Something has been on my mind recently, and I can’t shake it. So I’m going to pass it along to you, dear reader, and see if you have a solution. (I’m not sure whether this counts as crowdsourcing or giving you all something else to worry about.)
A few weeks ago when my mother was in town, PBS happened to premiere “The Makers,” a documentary on the women’s movement. We sat down and watched it all in one go. In fact, we kept pausing the documentary to discuss things, so it took us considerably longer than three hours to watch it. Totally worth it.
The nagging thing that disturbed me has to do with something I’d already known, but which the documentary pointed out over and over: second-wave feminism was mostly a movement of white, well-to-do, well-educated women, to the extent that it was unrecognizable (and frequently offensive) to poor women, minorities, and women outside of the U.S.
That’s what’s getting to me. We have this amazing community of Mormon feminists — just look at the blogroll — but at some level it is a luxury afforded to a small percentage of Mormon women. I believe we’re missing a lot of Mormon women’s experiences. And we’re missing a whole lot of Mormon women. As everyone seems to be fond of pointing out now, we’re members of a worldwide church.

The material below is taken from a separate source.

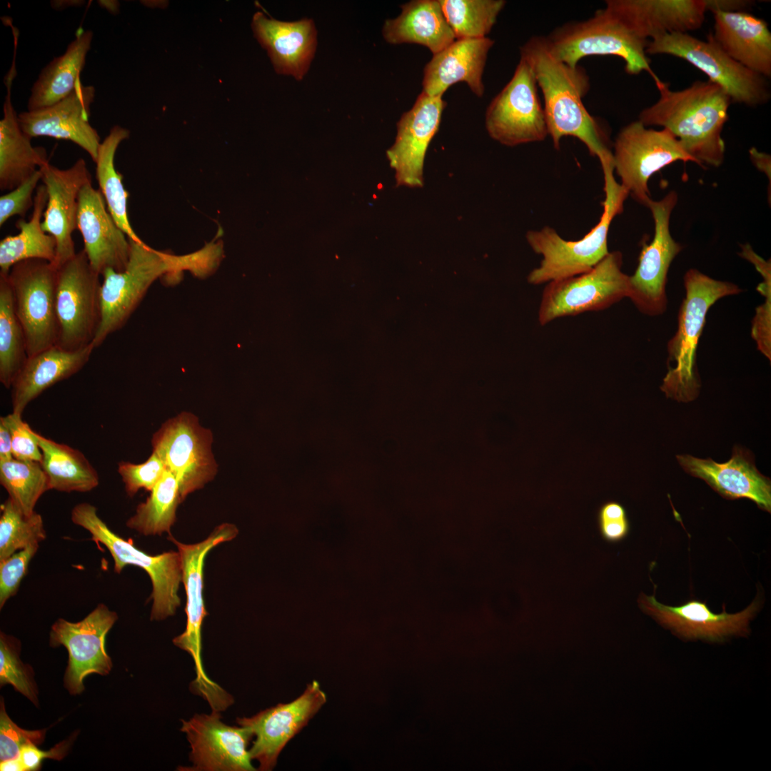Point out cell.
I'll return each mask as SVG.
<instances>
[{"mask_svg":"<svg viewBox=\"0 0 771 771\" xmlns=\"http://www.w3.org/2000/svg\"><path fill=\"white\" fill-rule=\"evenodd\" d=\"M21 642L16 638L0 633V685H11L36 706L38 688L32 667L20 658Z\"/></svg>","mask_w":771,"mask_h":771,"instance_id":"42","label":"cell"},{"mask_svg":"<svg viewBox=\"0 0 771 771\" xmlns=\"http://www.w3.org/2000/svg\"><path fill=\"white\" fill-rule=\"evenodd\" d=\"M750 158L755 166L766 174H770V156L752 147L749 151Z\"/></svg>","mask_w":771,"mask_h":771,"instance_id":"53","label":"cell"},{"mask_svg":"<svg viewBox=\"0 0 771 771\" xmlns=\"http://www.w3.org/2000/svg\"><path fill=\"white\" fill-rule=\"evenodd\" d=\"M0 421L9 428L14 458L41 463L42 453L37 438L29 425L21 418V415L12 412L1 416Z\"/></svg>","mask_w":771,"mask_h":771,"instance_id":"47","label":"cell"},{"mask_svg":"<svg viewBox=\"0 0 771 771\" xmlns=\"http://www.w3.org/2000/svg\"><path fill=\"white\" fill-rule=\"evenodd\" d=\"M99 4L111 14L118 12L119 2L116 1H99Z\"/></svg>","mask_w":771,"mask_h":771,"instance_id":"55","label":"cell"},{"mask_svg":"<svg viewBox=\"0 0 771 771\" xmlns=\"http://www.w3.org/2000/svg\"><path fill=\"white\" fill-rule=\"evenodd\" d=\"M212 442L211 431L202 427L198 417L189 412L167 420L152 436V452L176 478L183 500L216 474Z\"/></svg>","mask_w":771,"mask_h":771,"instance_id":"14","label":"cell"},{"mask_svg":"<svg viewBox=\"0 0 771 771\" xmlns=\"http://www.w3.org/2000/svg\"><path fill=\"white\" fill-rule=\"evenodd\" d=\"M95 93L94 86L83 85L80 79L74 90L59 101L19 114L20 127L31 138L49 136L72 141L96 163L101 142L97 131L89 122Z\"/></svg>","mask_w":771,"mask_h":771,"instance_id":"20","label":"cell"},{"mask_svg":"<svg viewBox=\"0 0 771 771\" xmlns=\"http://www.w3.org/2000/svg\"><path fill=\"white\" fill-rule=\"evenodd\" d=\"M93 32L79 28L76 38L64 54L54 58L43 69L31 89L28 111L52 105L69 96L75 89L90 50Z\"/></svg>","mask_w":771,"mask_h":771,"instance_id":"33","label":"cell"},{"mask_svg":"<svg viewBox=\"0 0 771 771\" xmlns=\"http://www.w3.org/2000/svg\"><path fill=\"white\" fill-rule=\"evenodd\" d=\"M640 608L655 618L661 625L677 635L687 639H702L720 642L730 635H745L748 624L758 608L754 601L740 613L712 612L706 603L690 600L679 606H668L659 603L654 595L642 594Z\"/></svg>","mask_w":771,"mask_h":771,"instance_id":"24","label":"cell"},{"mask_svg":"<svg viewBox=\"0 0 771 771\" xmlns=\"http://www.w3.org/2000/svg\"><path fill=\"white\" fill-rule=\"evenodd\" d=\"M685 296L680 306L677 328L667 346V372L660 390L679 402L695 400L700 390L697 348L711 306L719 299L742 291L737 284L716 280L696 268L683 276Z\"/></svg>","mask_w":771,"mask_h":771,"instance_id":"4","label":"cell"},{"mask_svg":"<svg viewBox=\"0 0 771 771\" xmlns=\"http://www.w3.org/2000/svg\"><path fill=\"white\" fill-rule=\"evenodd\" d=\"M13 458L10 431L6 425L0 421V462Z\"/></svg>","mask_w":771,"mask_h":771,"instance_id":"52","label":"cell"},{"mask_svg":"<svg viewBox=\"0 0 771 771\" xmlns=\"http://www.w3.org/2000/svg\"><path fill=\"white\" fill-rule=\"evenodd\" d=\"M27 358L26 337L7 276L0 275V381L6 388H11Z\"/></svg>","mask_w":771,"mask_h":771,"instance_id":"38","label":"cell"},{"mask_svg":"<svg viewBox=\"0 0 771 771\" xmlns=\"http://www.w3.org/2000/svg\"><path fill=\"white\" fill-rule=\"evenodd\" d=\"M42 453L41 464L50 490L60 492L91 491L98 486L97 471L79 450L35 432Z\"/></svg>","mask_w":771,"mask_h":771,"instance_id":"35","label":"cell"},{"mask_svg":"<svg viewBox=\"0 0 771 771\" xmlns=\"http://www.w3.org/2000/svg\"><path fill=\"white\" fill-rule=\"evenodd\" d=\"M647 54H667L686 61L720 86L732 103L749 107L763 106L771 98L767 79L726 54L713 40L699 39L688 33L665 34L647 42Z\"/></svg>","mask_w":771,"mask_h":771,"instance_id":"9","label":"cell"},{"mask_svg":"<svg viewBox=\"0 0 771 771\" xmlns=\"http://www.w3.org/2000/svg\"><path fill=\"white\" fill-rule=\"evenodd\" d=\"M326 695L314 680L298 697L279 703L250 717H238L240 726L248 727L255 740L249 749L258 770H272L286 744L297 735L326 702Z\"/></svg>","mask_w":771,"mask_h":771,"instance_id":"18","label":"cell"},{"mask_svg":"<svg viewBox=\"0 0 771 771\" xmlns=\"http://www.w3.org/2000/svg\"><path fill=\"white\" fill-rule=\"evenodd\" d=\"M613 157L620 184L645 206L651 199L648 181L655 173L678 161L697 163L671 132L647 128L639 120L618 133Z\"/></svg>","mask_w":771,"mask_h":771,"instance_id":"12","label":"cell"},{"mask_svg":"<svg viewBox=\"0 0 771 771\" xmlns=\"http://www.w3.org/2000/svg\"><path fill=\"white\" fill-rule=\"evenodd\" d=\"M129 131L120 126H113L101 141L96 161V177L107 208L118 226L127 237L142 242L129 222L127 213L128 193L123 184V176L115 168L114 157L119 144L128 138Z\"/></svg>","mask_w":771,"mask_h":771,"instance_id":"36","label":"cell"},{"mask_svg":"<svg viewBox=\"0 0 771 771\" xmlns=\"http://www.w3.org/2000/svg\"><path fill=\"white\" fill-rule=\"evenodd\" d=\"M99 276L84 250L57 268L56 346L59 348L77 351L93 346L101 320Z\"/></svg>","mask_w":771,"mask_h":771,"instance_id":"11","label":"cell"},{"mask_svg":"<svg viewBox=\"0 0 771 771\" xmlns=\"http://www.w3.org/2000/svg\"><path fill=\"white\" fill-rule=\"evenodd\" d=\"M166 467L153 452L143 463L135 464L121 461L118 464L117 471L121 475L128 495L133 496L139 489L151 491L161 480Z\"/></svg>","mask_w":771,"mask_h":771,"instance_id":"44","label":"cell"},{"mask_svg":"<svg viewBox=\"0 0 771 771\" xmlns=\"http://www.w3.org/2000/svg\"><path fill=\"white\" fill-rule=\"evenodd\" d=\"M493 44L488 37L457 39L433 54L423 69L422 91L442 96L450 86L464 81L476 96H482L483 73Z\"/></svg>","mask_w":771,"mask_h":771,"instance_id":"28","label":"cell"},{"mask_svg":"<svg viewBox=\"0 0 771 771\" xmlns=\"http://www.w3.org/2000/svg\"><path fill=\"white\" fill-rule=\"evenodd\" d=\"M0 483L26 515L34 513L40 497L50 490L41 463L11 458L0 462Z\"/></svg>","mask_w":771,"mask_h":771,"instance_id":"39","label":"cell"},{"mask_svg":"<svg viewBox=\"0 0 771 771\" xmlns=\"http://www.w3.org/2000/svg\"><path fill=\"white\" fill-rule=\"evenodd\" d=\"M485 127L492 138L507 146L542 141L548 136L535 75L524 57L488 106Z\"/></svg>","mask_w":771,"mask_h":771,"instance_id":"15","label":"cell"},{"mask_svg":"<svg viewBox=\"0 0 771 771\" xmlns=\"http://www.w3.org/2000/svg\"><path fill=\"white\" fill-rule=\"evenodd\" d=\"M46 537L40 514L24 515L9 498L1 505L0 561L31 545L39 544Z\"/></svg>","mask_w":771,"mask_h":771,"instance_id":"41","label":"cell"},{"mask_svg":"<svg viewBox=\"0 0 771 771\" xmlns=\"http://www.w3.org/2000/svg\"><path fill=\"white\" fill-rule=\"evenodd\" d=\"M94 349L92 345L77 351L54 346L28 356L11 388L13 412L22 415L44 390L79 372Z\"/></svg>","mask_w":771,"mask_h":771,"instance_id":"30","label":"cell"},{"mask_svg":"<svg viewBox=\"0 0 771 771\" xmlns=\"http://www.w3.org/2000/svg\"><path fill=\"white\" fill-rule=\"evenodd\" d=\"M117 619L116 612L101 603L79 622L59 618L51 626L50 646L62 645L69 654L64 682L71 695L83 692L84 681L89 675H106L111 670L112 661L106 650V638Z\"/></svg>","mask_w":771,"mask_h":771,"instance_id":"17","label":"cell"},{"mask_svg":"<svg viewBox=\"0 0 771 771\" xmlns=\"http://www.w3.org/2000/svg\"><path fill=\"white\" fill-rule=\"evenodd\" d=\"M84 240V251L92 268L100 276L107 269L124 271L128 262L131 243L110 214L99 190L91 181L81 190L76 219Z\"/></svg>","mask_w":771,"mask_h":771,"instance_id":"23","label":"cell"},{"mask_svg":"<svg viewBox=\"0 0 771 771\" xmlns=\"http://www.w3.org/2000/svg\"><path fill=\"white\" fill-rule=\"evenodd\" d=\"M46 202V188L44 184L40 185L36 190L29 220L19 219L16 223L19 233L7 236L0 241V275L8 276L14 265L25 260L41 259L54 263L56 241L41 226Z\"/></svg>","mask_w":771,"mask_h":771,"instance_id":"34","label":"cell"},{"mask_svg":"<svg viewBox=\"0 0 771 771\" xmlns=\"http://www.w3.org/2000/svg\"><path fill=\"white\" fill-rule=\"evenodd\" d=\"M445 105L442 96H431L422 91L413 107L401 116L395 143L387 151L398 185L423 186L425 153L438 130Z\"/></svg>","mask_w":771,"mask_h":771,"instance_id":"22","label":"cell"},{"mask_svg":"<svg viewBox=\"0 0 771 771\" xmlns=\"http://www.w3.org/2000/svg\"><path fill=\"white\" fill-rule=\"evenodd\" d=\"M520 56L531 65L542 91L548 136L554 148L559 149L564 136H573L585 145L600 165L613 162V151L605 134L583 103L590 90V79L584 69L556 59L543 36L530 38L520 48Z\"/></svg>","mask_w":771,"mask_h":771,"instance_id":"3","label":"cell"},{"mask_svg":"<svg viewBox=\"0 0 771 771\" xmlns=\"http://www.w3.org/2000/svg\"><path fill=\"white\" fill-rule=\"evenodd\" d=\"M400 7V14L383 24L382 34L388 43L420 44L435 54L455 40L439 0H414Z\"/></svg>","mask_w":771,"mask_h":771,"instance_id":"32","label":"cell"},{"mask_svg":"<svg viewBox=\"0 0 771 771\" xmlns=\"http://www.w3.org/2000/svg\"><path fill=\"white\" fill-rule=\"evenodd\" d=\"M604 176L605 200L598 223L578 241H567L550 226L529 231L526 240L533 251L541 255L540 266L528 276L533 285L577 276L588 271L609 251L608 236L613 218L623 211L628 190L614 176L613 163L601 166Z\"/></svg>","mask_w":771,"mask_h":771,"instance_id":"5","label":"cell"},{"mask_svg":"<svg viewBox=\"0 0 771 771\" xmlns=\"http://www.w3.org/2000/svg\"><path fill=\"white\" fill-rule=\"evenodd\" d=\"M763 281L757 286V291L765 298L764 303L755 309L752 321L751 336L755 341L757 348L769 361L771 360V265L767 263L757 270Z\"/></svg>","mask_w":771,"mask_h":771,"instance_id":"43","label":"cell"},{"mask_svg":"<svg viewBox=\"0 0 771 771\" xmlns=\"http://www.w3.org/2000/svg\"><path fill=\"white\" fill-rule=\"evenodd\" d=\"M550 54L571 67L589 56H616L630 75L650 74L657 87L663 82L650 67L645 52L648 41L640 39L605 8L591 18L556 28L545 37Z\"/></svg>","mask_w":771,"mask_h":771,"instance_id":"6","label":"cell"},{"mask_svg":"<svg viewBox=\"0 0 771 771\" xmlns=\"http://www.w3.org/2000/svg\"><path fill=\"white\" fill-rule=\"evenodd\" d=\"M129 241L126 268L120 272L107 269L101 275V320L93 342L94 348L125 325L158 278L174 280L186 271L198 277L206 276L216 270L223 256L221 243L215 241L181 256L153 249L143 241Z\"/></svg>","mask_w":771,"mask_h":771,"instance_id":"1","label":"cell"},{"mask_svg":"<svg viewBox=\"0 0 771 771\" xmlns=\"http://www.w3.org/2000/svg\"><path fill=\"white\" fill-rule=\"evenodd\" d=\"M707 11L748 12L755 1L750 0H705Z\"/></svg>","mask_w":771,"mask_h":771,"instance_id":"51","label":"cell"},{"mask_svg":"<svg viewBox=\"0 0 771 771\" xmlns=\"http://www.w3.org/2000/svg\"><path fill=\"white\" fill-rule=\"evenodd\" d=\"M220 712L196 714L188 720H181V731L190 744L191 771H253L248 750L253 737L250 729L231 726L221 721Z\"/></svg>","mask_w":771,"mask_h":771,"instance_id":"19","label":"cell"},{"mask_svg":"<svg viewBox=\"0 0 771 771\" xmlns=\"http://www.w3.org/2000/svg\"><path fill=\"white\" fill-rule=\"evenodd\" d=\"M145 502L140 503L126 526L144 535L170 534L176 521L178 505L183 500L176 478L166 470L161 480L150 491Z\"/></svg>","mask_w":771,"mask_h":771,"instance_id":"37","label":"cell"},{"mask_svg":"<svg viewBox=\"0 0 771 771\" xmlns=\"http://www.w3.org/2000/svg\"><path fill=\"white\" fill-rule=\"evenodd\" d=\"M622 266L623 255L615 251L587 272L548 282L539 306V323L602 311L628 298L630 276L623 272Z\"/></svg>","mask_w":771,"mask_h":771,"instance_id":"10","label":"cell"},{"mask_svg":"<svg viewBox=\"0 0 771 771\" xmlns=\"http://www.w3.org/2000/svg\"><path fill=\"white\" fill-rule=\"evenodd\" d=\"M677 199V192L672 191L660 201L650 199L646 206L653 217L655 233L650 243L642 245L638 267L634 274L630 276L628 296L636 308L646 316H660L667 310L668 270L682 249L672 237L669 226Z\"/></svg>","mask_w":771,"mask_h":771,"instance_id":"16","label":"cell"},{"mask_svg":"<svg viewBox=\"0 0 771 771\" xmlns=\"http://www.w3.org/2000/svg\"><path fill=\"white\" fill-rule=\"evenodd\" d=\"M598 525L605 541L617 543L623 540L630 531V523L624 506L616 501H608L598 511Z\"/></svg>","mask_w":771,"mask_h":771,"instance_id":"49","label":"cell"},{"mask_svg":"<svg viewBox=\"0 0 771 771\" xmlns=\"http://www.w3.org/2000/svg\"><path fill=\"white\" fill-rule=\"evenodd\" d=\"M711 36L732 59L750 70L771 77V32L767 23L749 12L714 11Z\"/></svg>","mask_w":771,"mask_h":771,"instance_id":"29","label":"cell"},{"mask_svg":"<svg viewBox=\"0 0 771 771\" xmlns=\"http://www.w3.org/2000/svg\"><path fill=\"white\" fill-rule=\"evenodd\" d=\"M46 729L27 730L16 725L7 715L4 700L0 705V760L18 757L21 748L29 744L41 745Z\"/></svg>","mask_w":771,"mask_h":771,"instance_id":"45","label":"cell"},{"mask_svg":"<svg viewBox=\"0 0 771 771\" xmlns=\"http://www.w3.org/2000/svg\"><path fill=\"white\" fill-rule=\"evenodd\" d=\"M657 89L658 100L642 109L638 120L668 130L700 166H721L725 153L722 133L732 103L726 92L709 80L679 91L663 81Z\"/></svg>","mask_w":771,"mask_h":771,"instance_id":"2","label":"cell"},{"mask_svg":"<svg viewBox=\"0 0 771 771\" xmlns=\"http://www.w3.org/2000/svg\"><path fill=\"white\" fill-rule=\"evenodd\" d=\"M252 29L264 48L275 71L301 80L313 59L317 45V31L312 19L282 21L254 14Z\"/></svg>","mask_w":771,"mask_h":771,"instance_id":"27","label":"cell"},{"mask_svg":"<svg viewBox=\"0 0 771 771\" xmlns=\"http://www.w3.org/2000/svg\"><path fill=\"white\" fill-rule=\"evenodd\" d=\"M71 518L91 535V540L108 549L116 573L127 565L139 567L148 573L152 584L151 620H164L176 613L181 605L178 590L182 582L178 552L171 550L155 555L143 552L131 539H124L112 531L98 515L96 508L89 503L75 505Z\"/></svg>","mask_w":771,"mask_h":771,"instance_id":"8","label":"cell"},{"mask_svg":"<svg viewBox=\"0 0 771 771\" xmlns=\"http://www.w3.org/2000/svg\"><path fill=\"white\" fill-rule=\"evenodd\" d=\"M39 181H41V173L39 168L16 188L0 197V226L12 216L24 217L34 206L33 193Z\"/></svg>","mask_w":771,"mask_h":771,"instance_id":"48","label":"cell"},{"mask_svg":"<svg viewBox=\"0 0 771 771\" xmlns=\"http://www.w3.org/2000/svg\"><path fill=\"white\" fill-rule=\"evenodd\" d=\"M1 771H25L24 765L19 758L16 757L0 762Z\"/></svg>","mask_w":771,"mask_h":771,"instance_id":"54","label":"cell"},{"mask_svg":"<svg viewBox=\"0 0 771 771\" xmlns=\"http://www.w3.org/2000/svg\"><path fill=\"white\" fill-rule=\"evenodd\" d=\"M39 169L47 192L41 226L56 241V256L52 264L59 268L76 254L72 234L77 229L79 196L83 187L91 181V176L83 158L66 169L49 163Z\"/></svg>","mask_w":771,"mask_h":771,"instance_id":"21","label":"cell"},{"mask_svg":"<svg viewBox=\"0 0 771 771\" xmlns=\"http://www.w3.org/2000/svg\"><path fill=\"white\" fill-rule=\"evenodd\" d=\"M676 458L685 472L702 479L723 497L747 498L770 511V480L759 472L749 452L735 446L731 458L722 463L690 455H678Z\"/></svg>","mask_w":771,"mask_h":771,"instance_id":"26","label":"cell"},{"mask_svg":"<svg viewBox=\"0 0 771 771\" xmlns=\"http://www.w3.org/2000/svg\"><path fill=\"white\" fill-rule=\"evenodd\" d=\"M39 549V544L31 545L0 561V608L16 595L26 575L29 564Z\"/></svg>","mask_w":771,"mask_h":771,"instance_id":"46","label":"cell"},{"mask_svg":"<svg viewBox=\"0 0 771 771\" xmlns=\"http://www.w3.org/2000/svg\"><path fill=\"white\" fill-rule=\"evenodd\" d=\"M76 735V734L72 735L69 738L61 741L46 751L40 750L34 744L24 746L19 757L25 771L39 770L41 767L42 761L45 759L62 760L67 755Z\"/></svg>","mask_w":771,"mask_h":771,"instance_id":"50","label":"cell"},{"mask_svg":"<svg viewBox=\"0 0 771 771\" xmlns=\"http://www.w3.org/2000/svg\"><path fill=\"white\" fill-rule=\"evenodd\" d=\"M238 533L235 525L225 523L217 526L205 540L195 544L180 543L171 534L168 537L178 548L186 596V629L173 639V643L193 658L196 676L190 688L206 700L213 709L223 706L228 701L229 693L208 677L202 663L201 627L208 615L203 595V568L209 551L221 543L233 540Z\"/></svg>","mask_w":771,"mask_h":771,"instance_id":"7","label":"cell"},{"mask_svg":"<svg viewBox=\"0 0 771 771\" xmlns=\"http://www.w3.org/2000/svg\"><path fill=\"white\" fill-rule=\"evenodd\" d=\"M13 65L5 77L6 95L0 121V189L11 191L41 166L49 163L43 147H34L31 138L20 127L11 100V89L16 75Z\"/></svg>","mask_w":771,"mask_h":771,"instance_id":"31","label":"cell"},{"mask_svg":"<svg viewBox=\"0 0 771 771\" xmlns=\"http://www.w3.org/2000/svg\"><path fill=\"white\" fill-rule=\"evenodd\" d=\"M605 9L647 41L665 34L697 30L707 12L705 0H608Z\"/></svg>","mask_w":771,"mask_h":771,"instance_id":"25","label":"cell"},{"mask_svg":"<svg viewBox=\"0 0 771 771\" xmlns=\"http://www.w3.org/2000/svg\"><path fill=\"white\" fill-rule=\"evenodd\" d=\"M56 276L57 268L41 259L20 261L7 276L14 309L24 331L28 356L56 344Z\"/></svg>","mask_w":771,"mask_h":771,"instance_id":"13","label":"cell"},{"mask_svg":"<svg viewBox=\"0 0 771 771\" xmlns=\"http://www.w3.org/2000/svg\"><path fill=\"white\" fill-rule=\"evenodd\" d=\"M457 39L486 37L505 5L503 0H439Z\"/></svg>","mask_w":771,"mask_h":771,"instance_id":"40","label":"cell"}]
</instances>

Obviously this is something that’s been bothering me for a longer time than just a few weeks. As a missionary in western Argentina, I was dismayed to find that only a few good LDS library mainstays had been translated into Spanish. There was a young couple my companion and I got quite close to in our ward–buena gente, we would have told you, both of them well-educated and both of them returned missionaries, struggling along in the way a lot of young families do, finding that the gospel they had taught to other people wasn’t working as well in their own lives as they had hoped it would. They were both going through a crisis of faith, right in the middle of babies and diapers and trying to get career footholds in a country that was headed pell-mell for a huge financial crisis. The mother, Alejandra, told us one day, “It’s just so hard to be everything that everyone needs me to be. Something’s got to go.”
I had a copy of Chieko Okazaki’s Lighten Up! that had a few essays she needed to read. Because that’s Mormon sisterhood in a nutshell: an elderly Japanese-American woman raised in Hawaii helping a young mother in South America. But as far as we could figure out, it wasn’t available in Spanish. And this was 1995, so it wasn’t even an issue of finding a few of the right conference talks on the LDS.org page.
So I spent my study time and lunch time for the next month trying to translate one chapter for her. Chapter 2, the one titled “Principles and Practices.” It’s about making Relief Society work for individual sisters, and about making Church programs work for families that have different backgrounds and different needs.
You know what? Translating is hard. It’s a good kind of hard, but it’s hard.
As my Chilean mission president said, over and over: “Las cosas fáciles no valen.”
We have a wonderful Mormon feminist community here. But as it is, this is only available to the approximately fifty percent of Church members who speak English.
As Chieko wrote in that chapter I worked so hard to translate, “You can’t have harmony in music if everybody is singing in unison. . . . We need all the parts.”
Know what? There’s another large Mormon population that speaks Spanish. Another twenty-five percent, in fact–about three and a half million people. Many of them are in our communities, members of our stakes or of language-divided stakes. Many of them are beloved friends and former companions that we met as missionaries. I want my friend Mónica to be part of the conversation about being a single woman in the Church, because she’s found a way to make it work for her that could help someone else. I want my friend Patricia to be part of the conversation about leadership, and priesthood, and the role of women in the modern Church, because her marriage is one of the most equal I’ve ever seen. I want Alejandra to know that other active LDS women struggle with too many demands on their time and patience.
What would it take to extend the Mormon feminist community to a worldwide church? Is there a way to enlarge the tent?